Structured  chronologically and beginning where cinema came alive in some respects, for horrific horror, we visit Fritz Lang’s M.  The story of a child killer and legend of nastiness is explored with vigour. Mellor digs into the absurdly brutal world of post first war Germany. Taken alongside France and the United Kingdom, it had serious issues with murder and frenzied, seemingly random serial killings. This introduction or scene setter is clever. It harvests some truly interesting characters. Namely Berlun police inspector Ernst Gennat, coiner of term “Serienmorder”. Cleverly also here, Mellor sets up the pay off. We read about M (a film you should watch and many a film studies student does) via a synopsis that is full and fair. This allows Mellor to then dive into three murderers who it is believed (and substantiated) inspired its creation.

This pattern sees us through ROPE and the ubermencshs Leopold and Loeb, caught Colombo like, by a far Smarter Detective.  Round to PSYCHO and TEXAS CHAINSAW MASSARCE, both films were inspired by Ed Gein and on to Hitchcock again with FRENZY and an unsolved series of murders and two solved, one being Christie and the infamous 10 RILLINGTON PLACE (a failed nod at the movie here.) It’s at this point you feel a little tired. Murders, murder and row after row of sadistic acts is a little heavy on the soul. Then the actual devil turns up to revive us. THE EXORCIST is too many, the scariest movie ever made. A bed shaking, heart pounding, possession picture that invaded not only a child’s bedroom but our dreams. For others it’s just good cinema (its a masterpiece certainly). It also has its roots in fact, so to speak. The best version of the story comes from Ray Russell. It was called The Case Against Satan. This book never gets a look in here though (even though it undoubtedly reported from the same source.) Blatty’s version  is actually equally sublime and uses the real life possessed story of, well a pseudonym here but a 12 year old boy. Mellor elongated the events a little but gets the notes right and it tempers the preceding chapters. But it also hampers the final chapters (this is the mid way point).

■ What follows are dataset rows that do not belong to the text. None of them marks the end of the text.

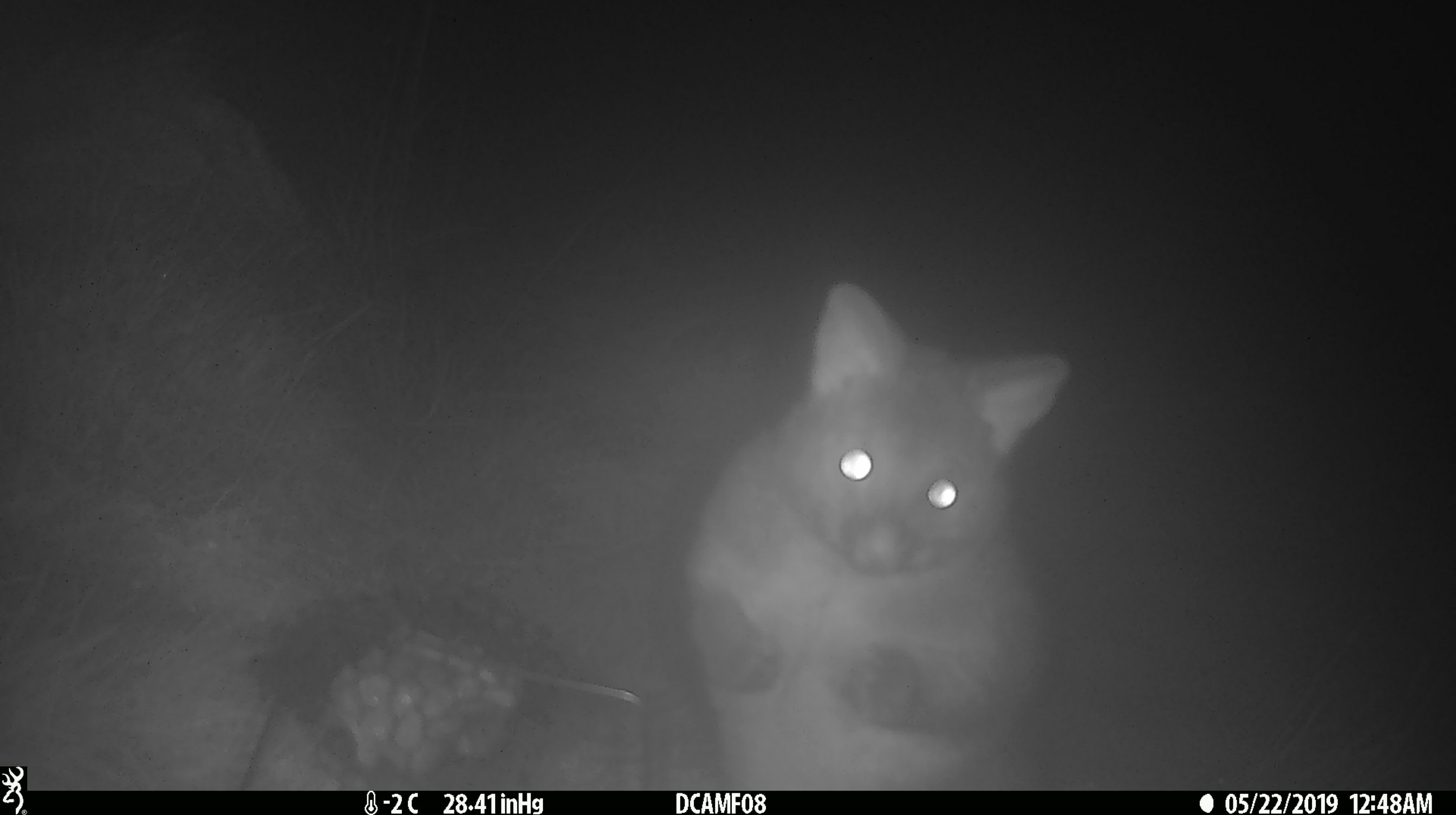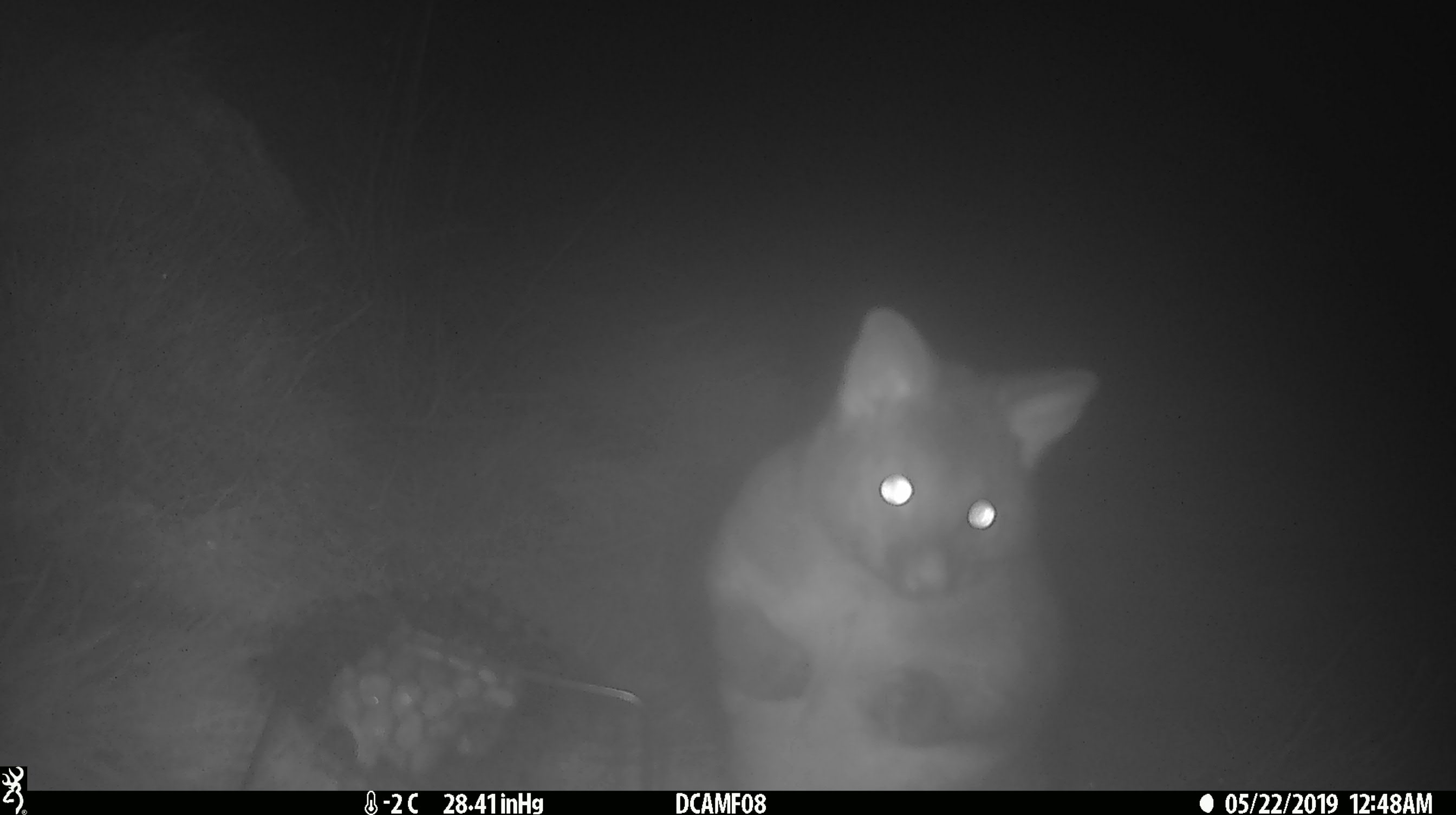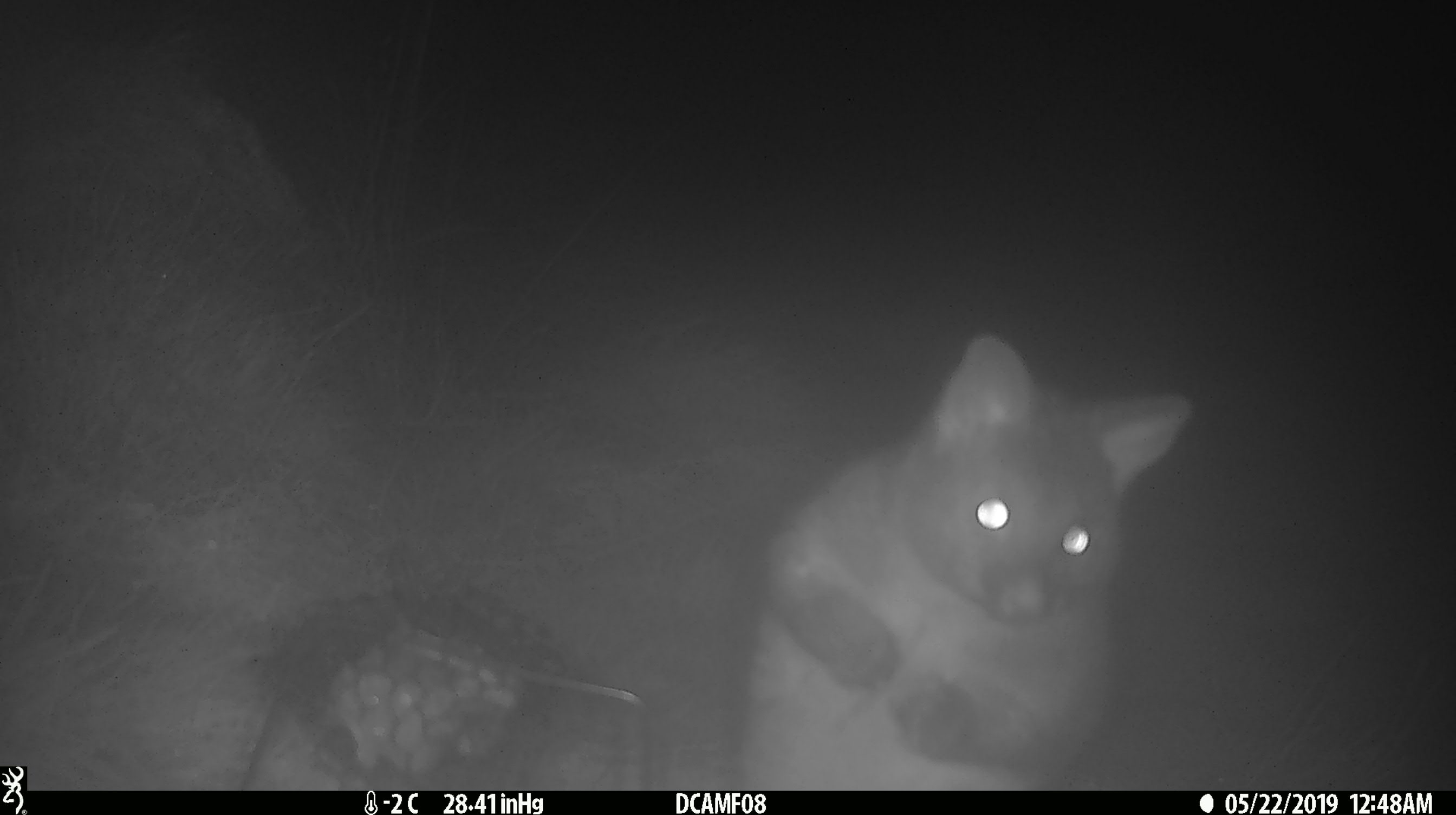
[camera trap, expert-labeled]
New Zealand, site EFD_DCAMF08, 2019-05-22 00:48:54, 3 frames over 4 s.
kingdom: Animalia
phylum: Chordata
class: Mammalia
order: Diprotodontia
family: Phalangeridae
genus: Trichosurus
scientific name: Trichosurus vulpecula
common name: common brushtail possum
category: possum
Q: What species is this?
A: Possum (common brushtail possum) (Trichosurus vulpecula).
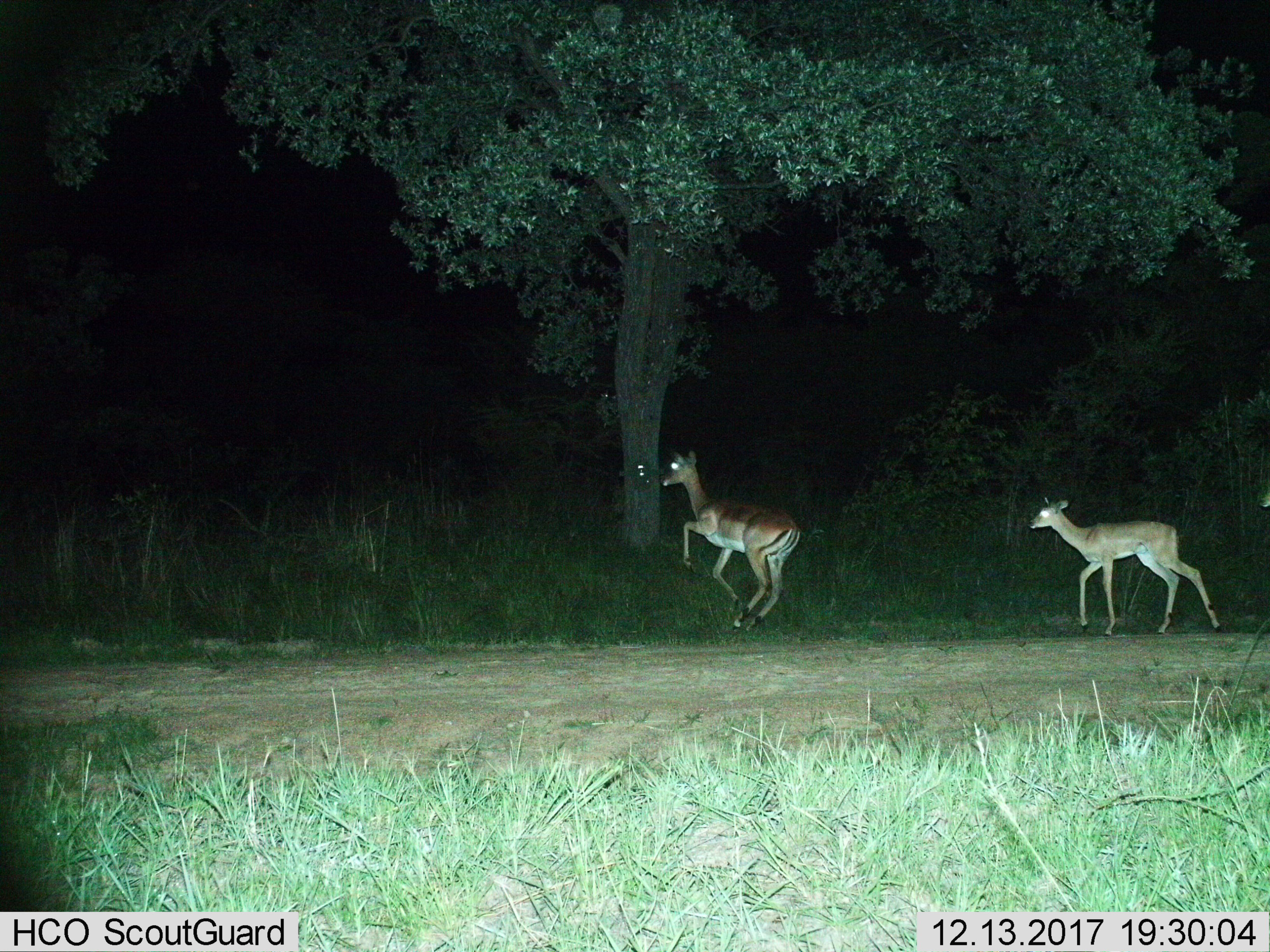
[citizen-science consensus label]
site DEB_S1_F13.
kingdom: Animalia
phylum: Chordata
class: Mammalia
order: Artiodactyla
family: Bovidae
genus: Aepyceros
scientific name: Aepyceros melampus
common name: impala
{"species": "impala (Aepyceros melampus)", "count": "3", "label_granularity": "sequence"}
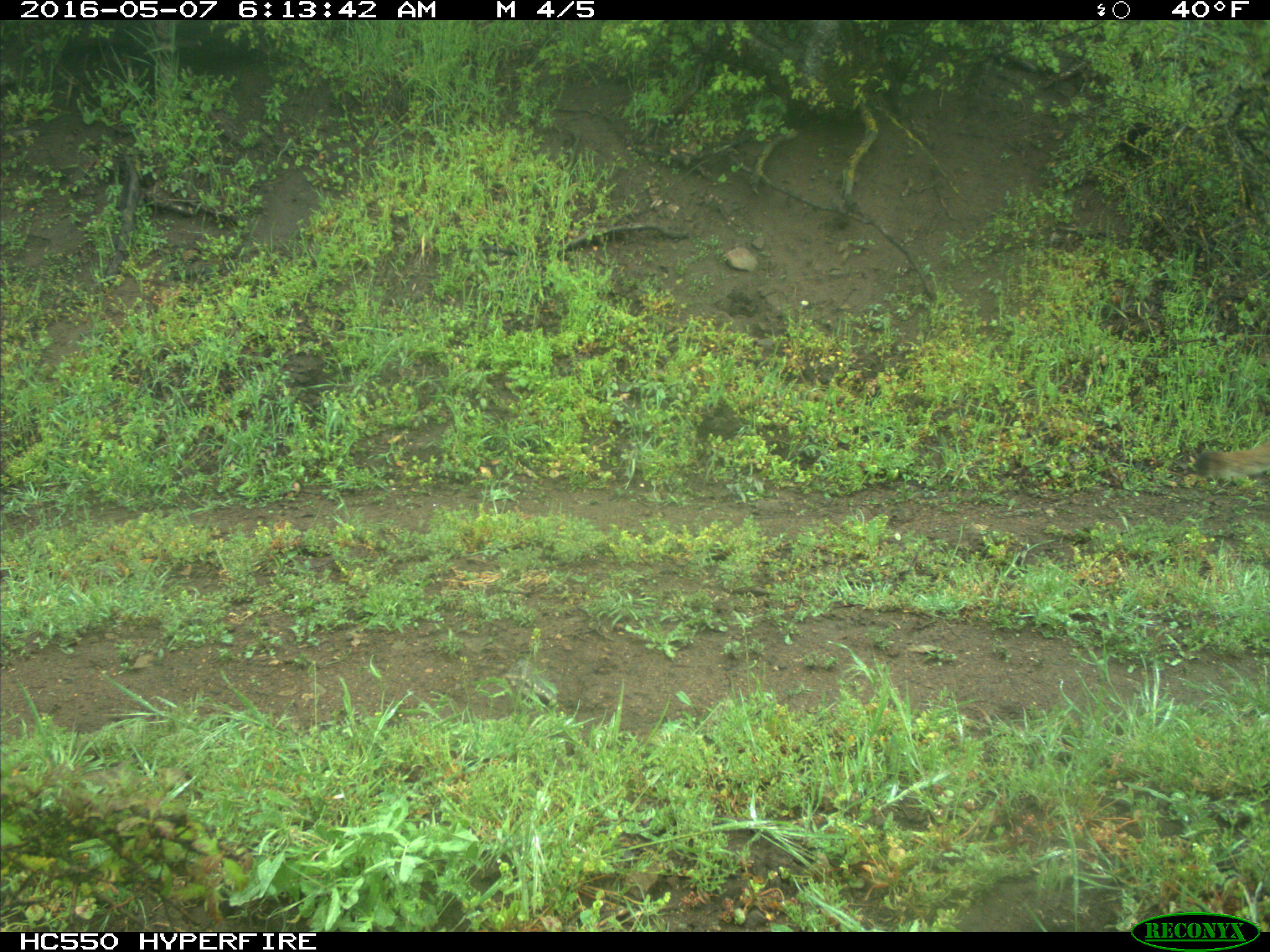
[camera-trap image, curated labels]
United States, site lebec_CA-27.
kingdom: Animalia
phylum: Chordata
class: Mammalia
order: Carnivora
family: Felidae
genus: Puma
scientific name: Puma concolor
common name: mountain lion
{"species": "Puma concolor (mountain lion)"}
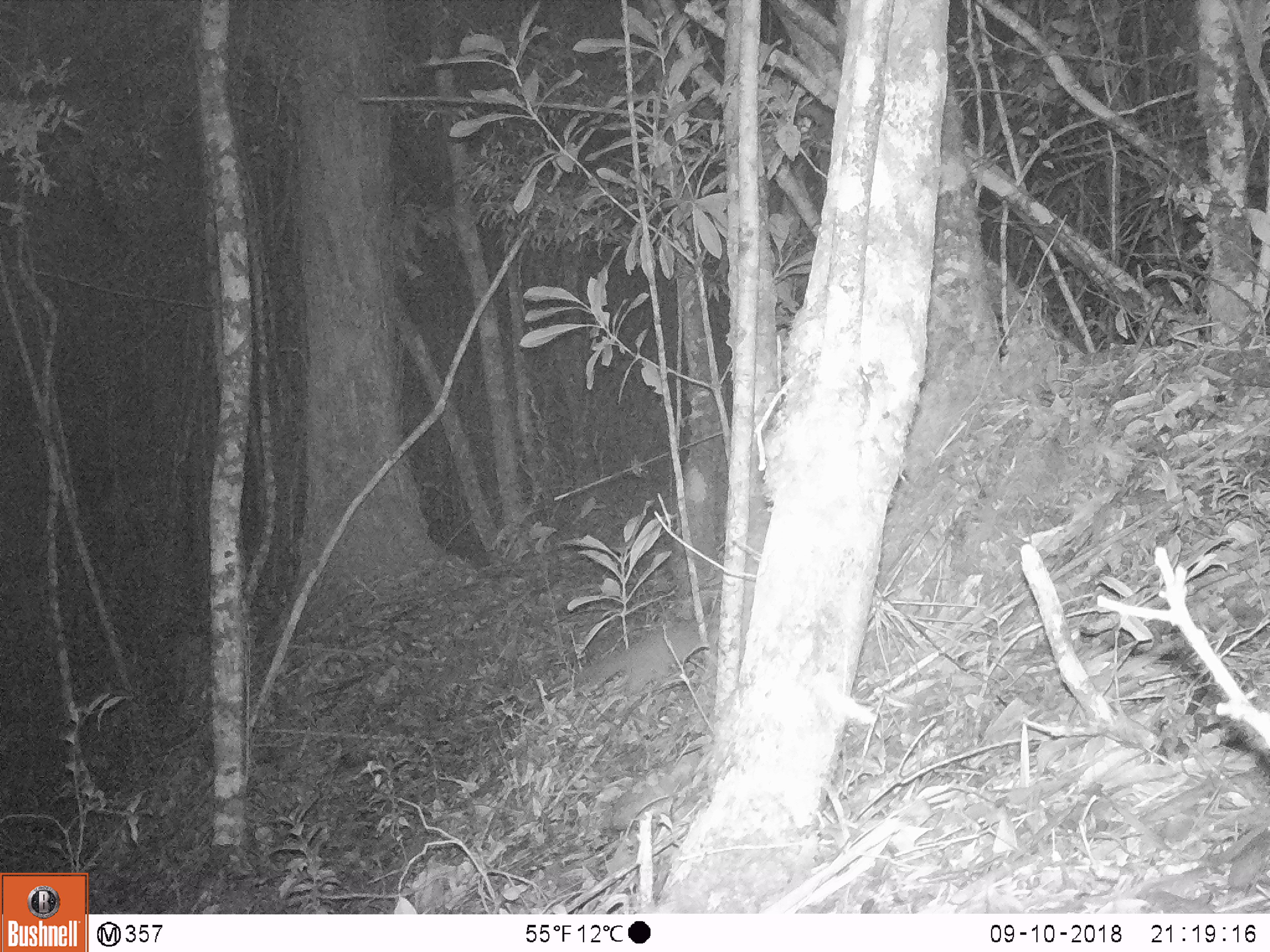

We have a jarring note with JAWS. It surfaces and we explore the death of swimmers by sharks hunting seals. We also get the infamous story of the USS Indianapolis. The most shark attacks in recorded human history. Shocking but also as much infamy surrounds it as that of Elvis. We then get a series of town murders from THE TOWN THAT DREADED SUNDOWN. House possessed due to evil happenings THE AMITYVILLE HORROR and POLTIEGIEST. Tailed with THE CONJURING. All give us details and Mellor the chance to explore various vile events. However it is all a much of a much.

When we get to the best chapter in the book, THE NIGHTMARE ON ELM STREET. We are flagging. It makes the case of how deeply horrific sudden death syndrome was and the fear of the war which left America with a hangover for a generation. This unravelled the human misery of the era where humanity lost its humanity. Mellor talks fact, theory and the way it inspired a great film maker. He does the same with Hitchcock but mind  there Mellor has a gift for relationship building. As we go on he loses this. I felt it was the disjointed way the stories are structured. Chronological hampers his conversation. You feel in a way that it makes you less interested in the factual content and more in why you are jittered along with such differing content. The best chapters are where the book comes into its own. With the stories within the stories, that make the stories compelling and rich. However the whole flags and flops. This is not a film book in truth. It’s a link book. Link a murder or an event that inspired or could have been inspirational for a film and you get a book. A very good but lacking by the subject being fixed into place.